• PROVIDED PASSAGE:
__________

Siva is one of lakhs of government job aspirants upset with KCR’s two terms in office, accusing the chief minister of failing to counteract “inordinate delays in recruitment notifications” and “back-to-back fiascos including exam paper leaks”.

“Never in his speeches does the chief minister talk about us educated youngsters, our aspirations. He probably thinks we are good enough only for gorlu, barlu,” says Siva’s classmate Sai A., referring to schemes of the KCR government aimed at distribution of sheep and buffaloes to farmers from marginalised communities at subsidised prices.

Siva is a first-time voter in Southeast Telangana’s Nalgonda while Sai will cast his ballot for the second time, in Nagarjuna Sagar. Both say they are inclined to vote against the incumbent as “it appears impossible to land a government job in the BRS regime”.

Students at Kakatiya University in Warangal | Prasad Nichenametla | ThePrint
Students at Kakatiya University in Warangal | Prasad Nichenametla | ThePrint
Voters below 35 years of age, the age bracket of which government job aspirants and students pursuing higher education are a part, constitute about one third of the state’s
3.2 crore-strong electorate.

About 140 km from Kakatiya University, is Hyderabad’s Osmania University. Over a decade ago, both these varsities were at the centre of the student-led protests to demand statehood for Telangana.

__________

• DATASET RECORDS:

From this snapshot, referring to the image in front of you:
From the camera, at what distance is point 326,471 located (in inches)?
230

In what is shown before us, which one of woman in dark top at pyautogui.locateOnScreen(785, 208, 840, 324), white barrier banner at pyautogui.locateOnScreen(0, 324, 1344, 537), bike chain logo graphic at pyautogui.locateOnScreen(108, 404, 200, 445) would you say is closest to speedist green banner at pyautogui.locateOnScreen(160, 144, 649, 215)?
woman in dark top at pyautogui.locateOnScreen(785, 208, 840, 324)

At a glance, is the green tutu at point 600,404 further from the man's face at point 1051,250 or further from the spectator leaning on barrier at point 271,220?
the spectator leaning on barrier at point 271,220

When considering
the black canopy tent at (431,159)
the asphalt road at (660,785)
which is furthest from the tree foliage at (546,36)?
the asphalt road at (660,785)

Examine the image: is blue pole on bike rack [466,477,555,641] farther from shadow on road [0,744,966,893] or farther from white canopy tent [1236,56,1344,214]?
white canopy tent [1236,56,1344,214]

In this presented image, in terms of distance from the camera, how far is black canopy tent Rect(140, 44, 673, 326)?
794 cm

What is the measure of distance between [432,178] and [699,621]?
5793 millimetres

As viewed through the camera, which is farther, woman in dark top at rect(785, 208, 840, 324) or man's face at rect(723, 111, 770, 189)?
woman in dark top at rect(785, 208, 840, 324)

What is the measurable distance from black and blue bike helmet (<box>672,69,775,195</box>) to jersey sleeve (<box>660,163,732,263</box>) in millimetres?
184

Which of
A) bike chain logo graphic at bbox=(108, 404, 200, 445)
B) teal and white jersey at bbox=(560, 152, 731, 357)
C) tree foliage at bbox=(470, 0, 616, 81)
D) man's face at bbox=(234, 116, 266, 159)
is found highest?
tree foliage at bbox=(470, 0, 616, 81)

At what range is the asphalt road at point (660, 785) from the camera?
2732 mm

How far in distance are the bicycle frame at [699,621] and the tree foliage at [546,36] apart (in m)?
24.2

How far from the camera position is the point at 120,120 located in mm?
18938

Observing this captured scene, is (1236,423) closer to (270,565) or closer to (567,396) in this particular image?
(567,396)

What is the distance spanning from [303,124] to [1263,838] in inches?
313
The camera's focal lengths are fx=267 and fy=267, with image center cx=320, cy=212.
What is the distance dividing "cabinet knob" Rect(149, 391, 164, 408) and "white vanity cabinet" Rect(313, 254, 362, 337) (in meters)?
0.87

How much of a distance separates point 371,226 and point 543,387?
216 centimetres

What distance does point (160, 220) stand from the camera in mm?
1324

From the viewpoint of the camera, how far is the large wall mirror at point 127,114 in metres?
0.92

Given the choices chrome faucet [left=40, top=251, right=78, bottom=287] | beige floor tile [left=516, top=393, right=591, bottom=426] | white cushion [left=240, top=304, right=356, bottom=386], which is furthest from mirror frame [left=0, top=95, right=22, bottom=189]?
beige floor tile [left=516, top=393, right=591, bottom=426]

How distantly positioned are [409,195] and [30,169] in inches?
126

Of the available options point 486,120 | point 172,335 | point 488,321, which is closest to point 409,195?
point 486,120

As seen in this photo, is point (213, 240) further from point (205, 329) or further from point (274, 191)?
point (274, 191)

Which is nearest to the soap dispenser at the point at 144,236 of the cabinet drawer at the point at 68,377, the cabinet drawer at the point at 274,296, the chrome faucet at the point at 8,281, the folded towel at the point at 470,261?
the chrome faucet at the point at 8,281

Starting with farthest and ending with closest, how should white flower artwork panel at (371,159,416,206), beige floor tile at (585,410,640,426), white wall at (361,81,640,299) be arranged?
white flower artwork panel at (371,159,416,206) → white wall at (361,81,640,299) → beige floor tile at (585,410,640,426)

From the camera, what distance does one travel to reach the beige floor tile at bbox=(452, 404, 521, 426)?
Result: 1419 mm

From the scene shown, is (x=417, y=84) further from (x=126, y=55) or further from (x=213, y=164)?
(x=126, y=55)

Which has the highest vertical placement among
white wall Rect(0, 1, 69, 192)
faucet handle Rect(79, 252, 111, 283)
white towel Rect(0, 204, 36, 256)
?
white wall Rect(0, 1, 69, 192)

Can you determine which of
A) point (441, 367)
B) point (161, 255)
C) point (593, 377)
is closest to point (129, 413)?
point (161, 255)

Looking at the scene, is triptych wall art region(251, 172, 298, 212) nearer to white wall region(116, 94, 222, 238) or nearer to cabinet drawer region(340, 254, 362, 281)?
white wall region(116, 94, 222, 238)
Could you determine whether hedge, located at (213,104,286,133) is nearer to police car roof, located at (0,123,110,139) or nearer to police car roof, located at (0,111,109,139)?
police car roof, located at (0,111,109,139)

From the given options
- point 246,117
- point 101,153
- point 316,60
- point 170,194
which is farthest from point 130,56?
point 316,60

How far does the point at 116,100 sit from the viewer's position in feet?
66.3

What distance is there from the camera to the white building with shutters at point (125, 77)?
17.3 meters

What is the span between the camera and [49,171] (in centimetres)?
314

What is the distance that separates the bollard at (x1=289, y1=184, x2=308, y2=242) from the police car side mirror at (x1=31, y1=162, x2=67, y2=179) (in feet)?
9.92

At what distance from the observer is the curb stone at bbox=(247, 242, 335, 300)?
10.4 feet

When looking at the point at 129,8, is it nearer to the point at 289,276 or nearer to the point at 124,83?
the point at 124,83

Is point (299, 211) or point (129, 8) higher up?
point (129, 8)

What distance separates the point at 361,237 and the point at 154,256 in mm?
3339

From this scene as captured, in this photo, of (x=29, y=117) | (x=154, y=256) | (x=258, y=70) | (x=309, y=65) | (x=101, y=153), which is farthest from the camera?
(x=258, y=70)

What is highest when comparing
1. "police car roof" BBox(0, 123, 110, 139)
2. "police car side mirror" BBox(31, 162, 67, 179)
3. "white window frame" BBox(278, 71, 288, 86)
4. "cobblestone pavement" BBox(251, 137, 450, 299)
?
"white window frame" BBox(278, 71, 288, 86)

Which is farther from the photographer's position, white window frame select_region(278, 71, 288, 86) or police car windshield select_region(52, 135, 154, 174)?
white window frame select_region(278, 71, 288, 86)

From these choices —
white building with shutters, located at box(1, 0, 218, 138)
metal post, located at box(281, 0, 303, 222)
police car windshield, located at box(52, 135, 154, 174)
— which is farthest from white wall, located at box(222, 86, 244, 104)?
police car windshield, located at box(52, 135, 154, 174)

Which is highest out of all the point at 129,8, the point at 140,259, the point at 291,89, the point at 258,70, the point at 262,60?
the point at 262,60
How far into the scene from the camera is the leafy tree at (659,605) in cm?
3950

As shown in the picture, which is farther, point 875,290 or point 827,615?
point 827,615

__________

• REQUIRED WORK: According to the passage about Telangana's government job aspirants, about how far is Hyderabad's Osmania University from Kakatiya University?

• TASK SOLUTION: About 140 km.